Valuation is also a nettlesome challenge. For example, many solar PV systems participate in net metering programs with their local utilities. Soon, those same PV systems may have the opportunity to provide services to the bulk system. “Without proper coordination methods, the same DER may get double counted for a service and could wrongly be compensated twice,” Renjit said. “A common framework needs to be established so DSOs and ISOs/RTOs can agree on how a DER asset will be used and compensated. The framework could determine that the DSO will use the DER services for a certain period, and then the ISO will use them. Or the DSO and ISO could each use 50 percent of the DER’s capability.”

The Building Blocks of a Framework

Earlier this year, EPRI released the TSO-DSO Coordination Functions for DER report, resulting from the working group’s years of effort. The report is a comprehensive menu of information, controls, and monitoring interactions and functions that can be assembled to create a coordination framework suited to an individual region’s rules and market conditions.

Besides developing a resource that acknowledges regional differences, the report recognizes that each entity involved with coordination has its own unique roles. “With this broad list of functions, one can build a framework considering each stakeholder’s unique roles and responsibilities under a particular jurisdiction. That’s the most important takeaway of this work,” Renjit said. “The regulatory framework in every state is going to define what the framework can and cannot include.”

The functions developed are also grouped based on the timeframe when they are likely to be relevant. For instance, some functions may be important in the context of a day-ahead or real-time market, while others are critical after a service has been provided to the bulk market for settlement.

The working group also addressed how ISOs/RTOs, DSOs, and DER aggregators actually apply the functions to develop the foundational technologies for coordination. “By specifying the roles and functions of a DSO or a bulk market operator or an aggregator, the work provides them the guidebook to specify requirements and design the planning and operational tools to make it work,” Renjit said.
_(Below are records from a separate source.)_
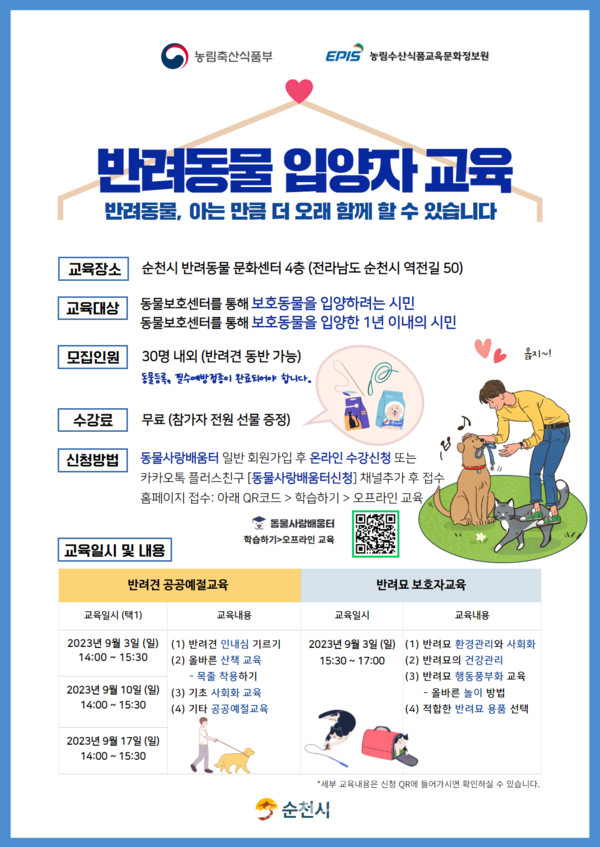  순천에 광주·전남 첫 반려동물 복합 문화센터 본격조성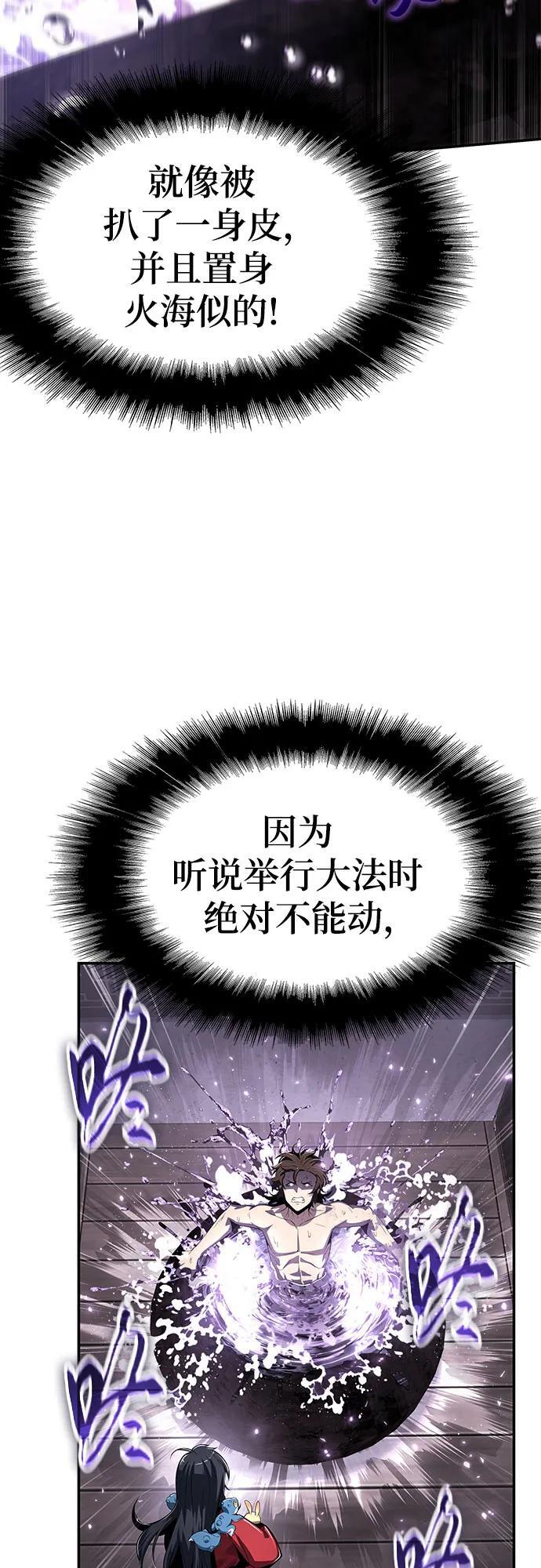 第43话 五毒(3) 第5页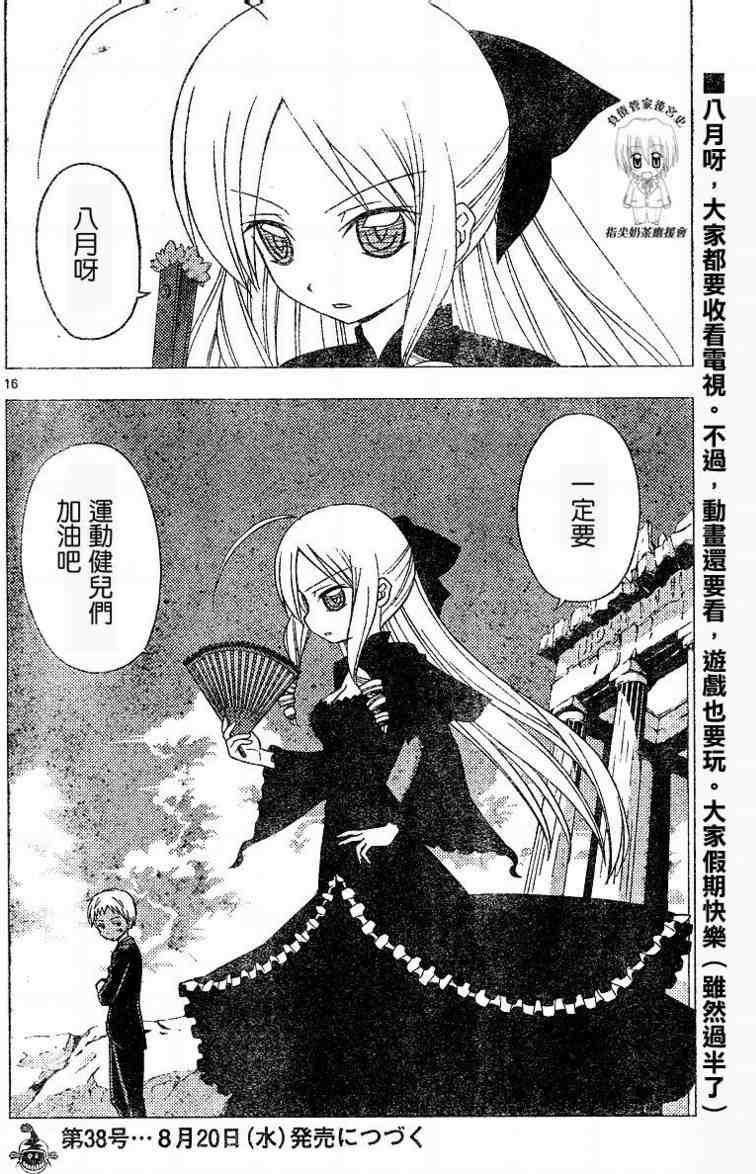 第186话 第2页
Connected City and DERs coordination

The Road Ahead

A significant amount of work still needs to be completed to improve TSO-DSO coordination. For instance, DSOs need new capabilities, such as DER management systems (DERMS) and upgraded back office systems, to ensure reliable system operation when DERs are enabled to provide grid services. Utilities should also update their DER interconnection practices to determine the impacts of DERs providing grid services to the bulk system operator. Rules need to be in place to manage DERs equitably when they violate the operational limits of the distribution system and also to value the services they provide.

As ISOs and DSOs prepare to implement the requirements in FERC Order 2222, a major question of what constitutes a successful coordination framework still exists. EPRI’s ongoing work will provide guidance for selecting and developing these new frameworks by determining the benefits and limitations of various options. This includes asking questions about the cost and complexity of a DERMS or distribution management system, fully grasping how complex and frequent communication between aggregators and ISOs and DSOs needs to be, and determining how much connectivity is required to enable each framework.

Over the next year, EPRI will update its bulk market and DSO operational modules to integrate and manage DER aggregations. “We are going to upgrade our existing ISO and DSO tools to include DER management capability,” Renjit said. “This helps us study the benefits and limitations of different TSO-DSO coordination frameworks when DERs provide grid services. By the end of next year, we will have some interesting resources to share.”